Un point de feu, une racine de douceur, un long frisson, une tendre pression, un envol léger… Premier pas.

— Deux !

A nouveau une boule de feu sur mon clitoris… Je lève les yeux vers les étoiles de cette magnifique nuit d’été. Je respire profondément pour atténuer la tension de mon corps et mieux laisser le plaisir m’envahir.

— Trois !

La boule de feu, la douceur, le frisson, la pression, un envol…

Mes mains se crispent sur la pierre. Toute la surface de ma peau devenant plaisir, je goûte la sensation de la caresse du vent tiède sur mon front. Au creux de mon ventre, la boule de feu approche la tendresse.

— Quatre !

Le feu envahit mon ventre jusqu’à mon nombril, mes genoux tremblent, je suis obligé de prendre appui sur la rambarde.

— Cinq !

— Ahhhh ! Mes lèvres laissent échapper un soupir, quelques gouttes descendent doucement sur mes cuisses, mes tétons se tendent dans l’attente.

— Six !

Sixième ligne de plaisir. La boule de feu se propage jusqu’à mon anus qui se fronce. Hypersensible, j’entends tous les plus petits sons autour de moi, je perçois tout sur ma peau.

— Sept !

Septième ligne, un plaisir presque trop intense ! Il en reste encore trois !

— Huit !

Ma respiration se bloque, la boule de feu se densifie d’un seul coup, se réchauffe encore, se contracte. Mes doigts se crispent sur la rambarde, mes yeux se ferment malgré moi, je deviens sourde à tous les bruits qui m’entourent.

— Neuf !

La musique de la salle semble s’être arrêtée, plus un son, plus un mouvement, plus une lumière, le temps semble suspendu et n’être plus qu’une attente.

— Dix !

— Ahhh ! ! !, un spasme, un cri rauque sort de ma gorge.

La boule de feu explose en mille étoiles étincelantes, puis se recontracte et réexplose à nouveau, une nouvelle jouissance, en vagues successives, un peu plus faibles à chaque ressac, mais toujours si délicieuses, me laissant pantelante, haletante, quelques larmes au coin des yeux.

Je perçois un mouvement derrière moi, un bruissement de rideau, la mouche de plume quitte mon sexe. Je me penche imperceptiblement vers l’avant pour mieux m’offrir à ce qui va suivre.

Et puis « Oui ! », ta main droite vient à son tour se poser sur le bas de mon dos. Sans s’attarder, elle descend aussitôt plus bas. Elle s’insinue doucement entre mes cuisses et d’un seul mouvement que je reconnais, comme ta signature érotique, elle remonte se plaquer sur mon anus en relevant par derrière l’étoffe de ma robe.

Mais comment ai-je pu me passer de tes caresses durant toutes ces années ?

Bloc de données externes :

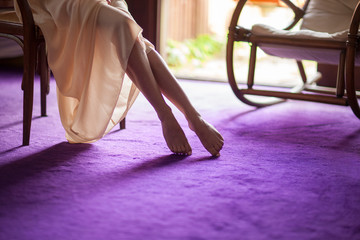 Beautiful young woman's feet close up at home, soft violet carpet floor, can be used as background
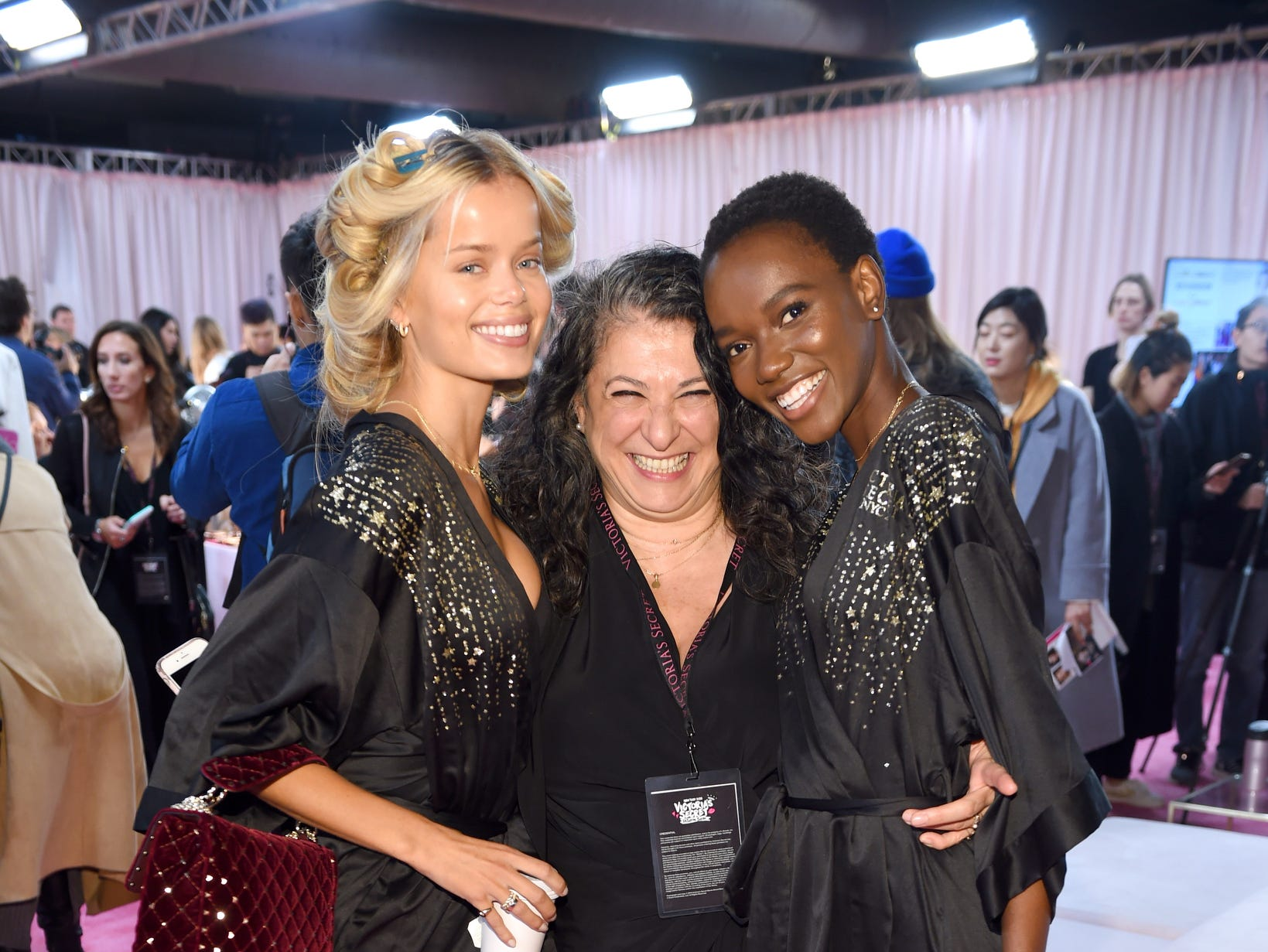 Frida Aasen, left, Sophia Neophitou and Herieth Paul get close backstage.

Je frémis en anticipant ton prochain geste. Tu appelais cela ta « prise de judo » et c’est vrai qu’une fois immobilisée de cette manière, j’avais toujours été incapable de me dégager de cette douce violence. Tu avais inventé des variantes à ce jeu, mais celle où, moi debout, tu te plaçais ainsi derrière moi, était ma favorite.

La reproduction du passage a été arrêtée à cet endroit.